予算と運営が複雑なアメリカの社会保険制度と年金制度

予算と運営が複雑なアメリカの社会保険制度と年金制度

アメリカの社会保障制度は、主に公的医療保険であるメディケア(Medicare)とメディケイド(Medicaid)、そして年金制度であるソーシャル・セキュリティ(Social Security)によって構成されている。それぞれの制度の仕組みと運営体制について解説する。

メディケアとはどのような制度で、どのように運営されているの?

メディケアは、高齢者および障害者を対象としたアメリカ連邦政府の公的医療保険制度であり、主に、入院時の食事や検査費用を補償する入院保険、外来診療や医療機器の費用を補う補完的医療保険、薬剤費を負担する処方箋薬剤給付保険の3つで構成されている。

65歳以上で、アメリカに継続して5年以上居住している人が給付対象となる。65歳未満でも、社会保障障害年金(Social Security Disability Insurance)を受給している人は対象となり得る。毎年、約7000万人が平均約16,000ドル(約250万円)の給付を受けており、総額8700億ドル(約130兆円)が給付されている。

メディケアの財源は、入院保険の場合は、主に雇用主と雇用者に課される給与税で賄われ、補完的医療保険と処方箋薬剤給付保険の場合は、加入者が支払う保険料とアメリカ連邦政府の一般歳出で賄われる。メディケア関連の支出は連邦政府予算の約14%を占め、「義務的支出(mandatory spending)」に分類される。会計年度予算とは別のプロセスで予算が組まれるため、政府が閉鎖しても支出は継続する。

メディケアはアメリカ連邦政府の連邦保健福祉省(Department of Health and Human Services)の公的保険制度運営センター(Centers for Medicare & Medicaid Services)が運営しており、受給者への給付は連邦政府が行う。

メディケイドとはどのような制度で、どのように運営されているの?

アメリカには国民皆保険制度がないため、個人は雇用主を通じて保険に加入するか、自ら医療保険を購入する必要がある。メディケイドは、そのような私的な医療保険に加入することが難しい低所得者を支援するアメリカ連邦政府の公的医療保険制度である。

メディケイドはメディケアと異なり、州政府が運営している。そのため、受給資格の判定や給付額の決定、実際の給付は州ごとに行われる。よって、世帯所得などの給付要件は州によって異なるものの、毎年、全国では約7000万人が平均約9,000ドル(約148万円)の給付を受けている。メディケアとメディケイド双方から給付金を受けられる。

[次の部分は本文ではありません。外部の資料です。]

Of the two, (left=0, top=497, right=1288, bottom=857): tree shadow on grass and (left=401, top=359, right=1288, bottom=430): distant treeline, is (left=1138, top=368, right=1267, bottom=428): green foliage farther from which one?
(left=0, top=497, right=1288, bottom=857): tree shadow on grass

メディケイドの財源は、アメリカ連邦政府と州が共同で負担する。連邦政府は連邦法に基づく計算を用いて州が運営するメディケイド制度の支出の一部を負担し、州は差額を負担する必要がある。メディケイド関連の支出の総額は毎年約9000億ドル(約140兆円)で、そのうち70%の約6000億ドル(約90兆円)を連邦政府が負担している。

メディケイド関係の支出はアメリカ連邦政府の予算の10%を占めており、「義務的支出」に分類される。会計年度予算とは別のプロセスで予算が組まれるため、政府が閉鎖しても支出は継続する。

メディケイド制度は公的保険制度運営センターが監督している。

ソーシャル・セキュリティとはどのような制度で、どのように運営されているの?

ソーシャル・セキュリティは、高齢者、遺族、障害者を対象とする年金制度である。

62歳以上の人は高齢者年金の対象となり、身体障害者は障害年金の対象となる。毎年、約7000万人が平均約22,000ドル(約340万円)の給付を受けており、総額約1.6兆ドル(約240兆円)が給付されている

ソーシャル・セキュリティの財源は、主に雇用主と雇用者に課される給与税である。ソーシャル・セキュリティ関連の支出はアメリカ連邦政府の予算の約25%を占めており、「義務的支出」に分類される。会計年度予算とは別のプロセスで予算が組まれるため、政府が閉鎖しても支出は継続する。

ソーシャル・セキュリティはアメリカ連邦政府の社会保障局(Social Security Administration)が運営しており、受給者への給付は連邦政府が行う。